### EXERCISE DESCRIPTION
Could you find each line of the data below that contains the word "version" and copy those lines?

### EXTRACTED DATA
=-=-=-=-=
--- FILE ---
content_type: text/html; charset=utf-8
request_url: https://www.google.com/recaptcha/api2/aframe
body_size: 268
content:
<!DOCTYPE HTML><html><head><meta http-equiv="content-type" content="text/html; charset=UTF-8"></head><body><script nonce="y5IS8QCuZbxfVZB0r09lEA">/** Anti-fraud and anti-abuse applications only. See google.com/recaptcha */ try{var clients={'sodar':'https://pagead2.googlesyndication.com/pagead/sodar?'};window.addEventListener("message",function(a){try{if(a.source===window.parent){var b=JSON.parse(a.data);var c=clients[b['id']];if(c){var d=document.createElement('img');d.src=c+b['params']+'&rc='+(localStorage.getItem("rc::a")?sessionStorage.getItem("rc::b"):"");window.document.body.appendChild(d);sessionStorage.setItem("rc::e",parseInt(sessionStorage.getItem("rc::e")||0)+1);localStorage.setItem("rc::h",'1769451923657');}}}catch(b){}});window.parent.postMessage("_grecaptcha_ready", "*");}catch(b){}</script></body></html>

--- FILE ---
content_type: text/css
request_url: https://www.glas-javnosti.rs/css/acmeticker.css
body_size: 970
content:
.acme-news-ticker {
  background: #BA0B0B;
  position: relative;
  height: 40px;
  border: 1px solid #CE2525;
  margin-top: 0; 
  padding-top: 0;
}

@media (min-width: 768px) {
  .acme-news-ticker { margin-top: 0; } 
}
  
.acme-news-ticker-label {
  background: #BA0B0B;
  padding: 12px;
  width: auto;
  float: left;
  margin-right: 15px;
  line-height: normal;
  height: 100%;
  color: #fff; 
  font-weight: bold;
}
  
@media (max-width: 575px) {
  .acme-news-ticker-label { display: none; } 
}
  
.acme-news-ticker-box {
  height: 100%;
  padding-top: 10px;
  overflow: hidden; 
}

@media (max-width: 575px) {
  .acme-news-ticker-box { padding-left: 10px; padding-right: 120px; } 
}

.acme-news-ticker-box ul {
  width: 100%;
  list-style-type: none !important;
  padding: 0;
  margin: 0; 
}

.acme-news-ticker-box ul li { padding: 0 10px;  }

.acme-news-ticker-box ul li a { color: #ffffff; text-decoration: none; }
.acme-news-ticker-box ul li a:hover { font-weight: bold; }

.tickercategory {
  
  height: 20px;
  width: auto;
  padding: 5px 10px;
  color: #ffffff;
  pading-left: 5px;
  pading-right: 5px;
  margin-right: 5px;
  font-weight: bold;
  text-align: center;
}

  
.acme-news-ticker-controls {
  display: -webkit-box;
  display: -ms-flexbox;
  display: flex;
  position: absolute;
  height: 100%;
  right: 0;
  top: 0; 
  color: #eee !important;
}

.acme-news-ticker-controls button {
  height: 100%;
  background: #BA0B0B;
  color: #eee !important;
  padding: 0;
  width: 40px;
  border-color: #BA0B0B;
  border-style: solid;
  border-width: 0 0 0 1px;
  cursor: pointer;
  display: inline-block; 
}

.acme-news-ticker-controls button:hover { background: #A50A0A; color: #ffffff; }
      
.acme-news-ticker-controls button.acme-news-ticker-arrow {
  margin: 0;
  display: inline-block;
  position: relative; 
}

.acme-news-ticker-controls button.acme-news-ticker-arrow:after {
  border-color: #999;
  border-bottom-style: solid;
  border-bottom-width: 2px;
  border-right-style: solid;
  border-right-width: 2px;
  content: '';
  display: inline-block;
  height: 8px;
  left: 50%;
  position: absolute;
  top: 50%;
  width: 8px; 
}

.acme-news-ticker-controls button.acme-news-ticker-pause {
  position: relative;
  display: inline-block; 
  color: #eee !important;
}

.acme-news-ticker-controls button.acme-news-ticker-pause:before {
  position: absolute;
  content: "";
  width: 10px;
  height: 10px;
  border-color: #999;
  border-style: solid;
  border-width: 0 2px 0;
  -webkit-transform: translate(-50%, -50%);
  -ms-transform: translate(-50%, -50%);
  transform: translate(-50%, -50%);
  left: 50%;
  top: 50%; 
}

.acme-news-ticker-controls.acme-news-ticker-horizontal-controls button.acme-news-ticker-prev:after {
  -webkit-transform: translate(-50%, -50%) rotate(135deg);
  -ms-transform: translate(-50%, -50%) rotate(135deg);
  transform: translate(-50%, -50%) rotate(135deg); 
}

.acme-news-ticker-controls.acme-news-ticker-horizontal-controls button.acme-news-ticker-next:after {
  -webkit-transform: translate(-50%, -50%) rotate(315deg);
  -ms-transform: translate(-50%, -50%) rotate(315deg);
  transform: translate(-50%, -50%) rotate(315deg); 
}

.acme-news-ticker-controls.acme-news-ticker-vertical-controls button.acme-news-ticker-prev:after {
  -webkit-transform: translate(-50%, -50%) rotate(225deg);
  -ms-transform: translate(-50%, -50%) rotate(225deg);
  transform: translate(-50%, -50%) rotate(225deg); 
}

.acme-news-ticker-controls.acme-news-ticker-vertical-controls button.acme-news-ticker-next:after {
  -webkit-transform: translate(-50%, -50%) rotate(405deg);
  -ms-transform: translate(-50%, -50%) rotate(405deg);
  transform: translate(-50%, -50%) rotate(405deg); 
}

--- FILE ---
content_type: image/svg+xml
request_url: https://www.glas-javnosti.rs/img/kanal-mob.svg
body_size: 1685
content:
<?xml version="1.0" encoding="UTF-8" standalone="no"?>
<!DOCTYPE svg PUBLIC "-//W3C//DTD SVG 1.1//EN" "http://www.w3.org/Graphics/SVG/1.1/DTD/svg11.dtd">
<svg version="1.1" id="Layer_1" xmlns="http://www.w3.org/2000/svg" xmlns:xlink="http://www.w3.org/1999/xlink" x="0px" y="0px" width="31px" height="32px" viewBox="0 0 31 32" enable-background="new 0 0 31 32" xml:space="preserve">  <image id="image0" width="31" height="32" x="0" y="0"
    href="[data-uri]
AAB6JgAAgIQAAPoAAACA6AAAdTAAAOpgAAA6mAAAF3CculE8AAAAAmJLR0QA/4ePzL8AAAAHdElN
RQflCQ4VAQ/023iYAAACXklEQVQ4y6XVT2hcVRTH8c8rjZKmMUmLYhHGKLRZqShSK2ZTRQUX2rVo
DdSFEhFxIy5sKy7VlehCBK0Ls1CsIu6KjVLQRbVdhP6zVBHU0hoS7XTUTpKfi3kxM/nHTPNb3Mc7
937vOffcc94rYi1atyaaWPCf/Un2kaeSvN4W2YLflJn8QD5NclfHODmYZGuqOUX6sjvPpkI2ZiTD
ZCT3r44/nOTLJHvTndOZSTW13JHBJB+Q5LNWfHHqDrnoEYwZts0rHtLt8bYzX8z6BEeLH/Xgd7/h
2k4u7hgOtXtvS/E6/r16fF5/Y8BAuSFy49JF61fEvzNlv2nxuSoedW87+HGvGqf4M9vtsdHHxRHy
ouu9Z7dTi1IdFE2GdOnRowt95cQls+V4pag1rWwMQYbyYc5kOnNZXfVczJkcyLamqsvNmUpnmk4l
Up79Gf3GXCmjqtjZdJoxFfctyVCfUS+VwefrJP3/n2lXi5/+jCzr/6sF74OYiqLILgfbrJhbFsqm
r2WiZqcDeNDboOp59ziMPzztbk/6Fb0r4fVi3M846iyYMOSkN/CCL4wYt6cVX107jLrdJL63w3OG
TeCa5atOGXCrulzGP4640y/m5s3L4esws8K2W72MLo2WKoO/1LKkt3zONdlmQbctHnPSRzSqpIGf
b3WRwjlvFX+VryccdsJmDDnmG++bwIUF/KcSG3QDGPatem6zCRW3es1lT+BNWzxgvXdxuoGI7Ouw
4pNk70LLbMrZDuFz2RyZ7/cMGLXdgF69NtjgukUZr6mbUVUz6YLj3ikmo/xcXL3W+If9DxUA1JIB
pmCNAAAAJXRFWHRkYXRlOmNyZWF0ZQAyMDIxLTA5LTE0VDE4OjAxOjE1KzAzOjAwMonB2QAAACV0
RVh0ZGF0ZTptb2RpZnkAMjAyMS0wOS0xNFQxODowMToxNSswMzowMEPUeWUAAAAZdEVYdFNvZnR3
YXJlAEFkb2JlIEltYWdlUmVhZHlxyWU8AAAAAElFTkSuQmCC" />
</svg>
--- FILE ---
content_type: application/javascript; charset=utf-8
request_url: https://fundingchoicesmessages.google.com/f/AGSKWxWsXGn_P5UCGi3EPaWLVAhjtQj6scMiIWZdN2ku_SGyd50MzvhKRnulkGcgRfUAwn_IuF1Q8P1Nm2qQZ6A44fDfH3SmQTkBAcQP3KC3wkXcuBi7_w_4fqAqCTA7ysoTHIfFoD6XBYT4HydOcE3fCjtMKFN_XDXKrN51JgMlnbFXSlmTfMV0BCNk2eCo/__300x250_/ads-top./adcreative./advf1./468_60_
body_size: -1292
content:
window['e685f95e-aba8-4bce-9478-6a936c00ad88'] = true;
=-=-=-=-=
### SOLUTION TO THIS EXERCISE
<?xml version="1.0" encoding="UTF-8" standalone="no"?>
<svg version="1.1" id="Layer_1" xmlns="http://www.w3.org/2000/svg" xmlns:xlink="http://www.w3.org/1999/xlink" x="0px" y="0px" width="31px" height="32px" viewBox="0 0 31 32" enable-background="new 0 0 31 32" xml:space="preserve">  <image id="image0" width="31" height="32" x="0" y="0"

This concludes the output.